SOURCE :- THE AGE NEWS
Gdansk: Vitali Klitschko knocked his opponents to the canvas as a world heavyweight champion. Now the former boxer, who has been the mayor of Kyiv for more than a decade, is adamant that Ukraine will stop Russia after four years of full-scale invasion.
“There is no other way,” he says.
Klitschko, one of Ukraine’s most powerful political figures, says the country will bring the Russian onslaught to a halt despite the nightly bombardments on civilian targets.
As the wartime leader of the nation’s capital, he is responsible for the emergency response to each attack and the essential services that support about 3 million people.
And his approach to defending his city is not too different from his style in the ring, where he was known as Dr Ironfist when he dominated the heavyweight division in the early to mid-2000s with his brother and fellow champion, Wladimir.
But he admits the losses are devastating and says the need for international support is just as great as it was when Russian President Vladimir Putin thought he could seize control of Kyiv in a matter of days in February 2022.
“We’re losing our infrastructure, and most importantly, we’re losing our people, our children,” Klitschko tells this masthead.
“Hundreds of thousands of Ukrainian children have been stolen by Russia. So the numbers are horrifying, the cases are horrifying, and the stories, too.
“Since 2022, in the full-scale war in Ukraine, Russia is trying to dominate, trying to basically erase the history of the country and its people and rewrite the history.
“So it’s not going to happen. It is not happening. We’re resilient, we’re fighting back, and we’re not going to give up.”
His comments highlight the outrage in Ukraine at the removal of children from occupied parts of the country and their transportation to Russia, where they have been taught Putin’s view of history: that Ukraine is not a separate country and merely land belonging to Russia.
The United Nations has verified the deportation or transfer of at least 1200 children from five regions in Ukraine. Other estimates put the number at more than 20,000. The UN’s Independent International Commission of Inquiry on Ukraine said the Russian policy was a violation of international law.
Klitschko and his brother, having prospered from their boxing careers, are now defined by their defence of Ukraine, a story told in a documentary – Klitschko: More Than A Fight – released two years ago.
Klitschko leads a foundation that has worked with international donors such as billionaire Michael Bloomberg, the former mayor of New York. He has flown to world capitals to seek more civil and military support for Ukraine, and he has vowed to fight Russians if needed – even though on the fortune he made from boxing he could retire to a safe and comfortable hideaway.
This makes him a major political figure who can cause trouble for Ukrainian President Volodymyr Zelensky. When Kyiv comes under attack and its citizens feel they need more help, Klitschko will criticise the president and do what it takes to get more support.
Some view him as a future president, given his national (and international) profile and his long time in politics. He became the mayor of Kyiv in 2014, one year after retiring from boxing, and seems to have an iron hold on the post. He was mentioned as a contender for the presidency in the lead-up to the national election in 2014, before deciding not to run.

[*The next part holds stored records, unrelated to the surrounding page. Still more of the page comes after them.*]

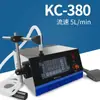 Versión Mejorada KC-280 Máquina Dosificadora Cuantitativa de Líquidos CNC Máquina Rellenadora de Vino y Agua Totalmente Automática Pequeña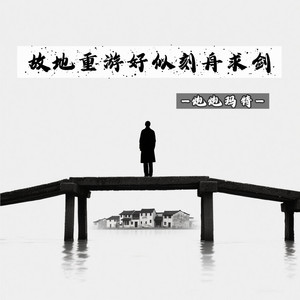 故地重游好似刻舟求剑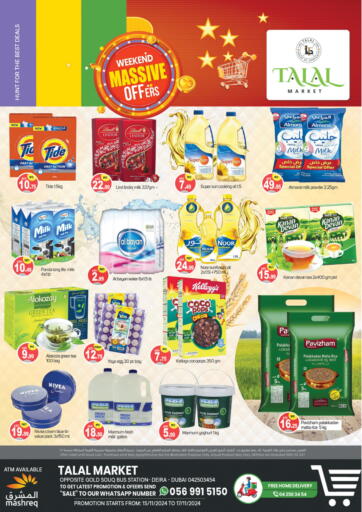 UAE - Dubai TALAL MARKET offers in D4D Online. Gold Souq -Deira Dubai. . Till 17th November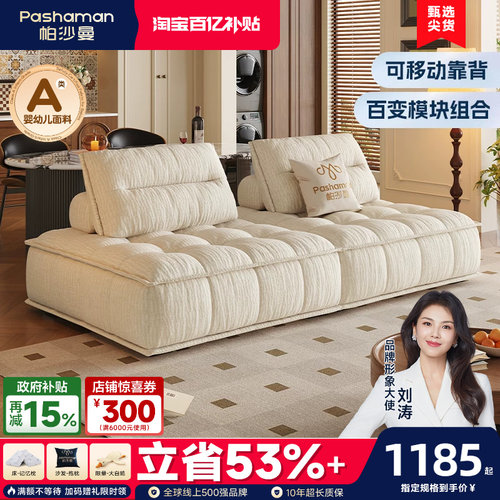 帕沙曼复古风模块组合布艺沙发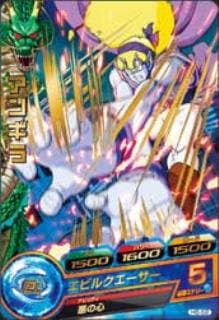 Dragon Ball H5-52 Angira R
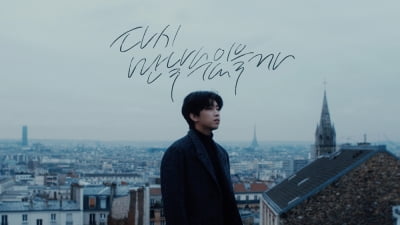 임영웅. '다시 만날 수 있을까' 뮤직비디오 공개…파리의 남자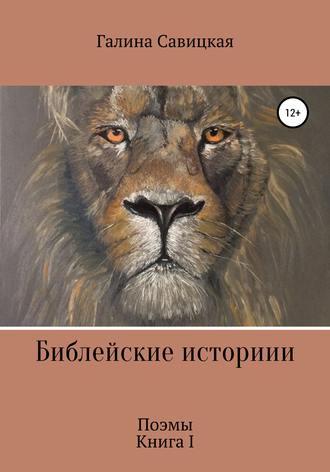 Обложка книги «Библейские истории»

In a rare interview with an Australian media outlet, in Poland on the sidelines of the Ukraine Recovery Conference in Gdansk, the Kyiv mayor thanks Australia for its support for Ukraine and says the war will have to continue until Putin is stopped.
“We will defend our right to live, we will defend our land, we will defend our right to live in the democratic, prosperous Ukraine,” he says. “And that’s going to happen. There is no other way.”
Is there anything Kyiv needs most urgently from outside Ukraine? The past four years have shown that no single kind of help is most important, he says, other than the effort to end the fighting.
“The only one thing that we need is to stop this war – that’s the only thing,” he says.
“I understand that we have to bully the bully, and in this case, Putin’s Russia is the bully, and we need support.
“We need military support, we need financial support, we need humanitarian support, we need to get our children back.”
He notes that Putin was not declared a war criminal for destroying city buildings and killing civilians, but for stealing Ukrainian children.
“So this war crime must be stopped. The war must be stopped. And Australians can do a lot. Thank you for your help and support you’ve been providing, but as I said, how much is enough?
“It’s never enough [when] these horrifying events, as I described just right now, are still happening.
“While we were here, while we talk about it, the war’s still going: daily bombardments, destruction. Obviously, the war takes the lives of our children, adults, our mothers, fathers, brothers of our civilians, and that must be stopped.”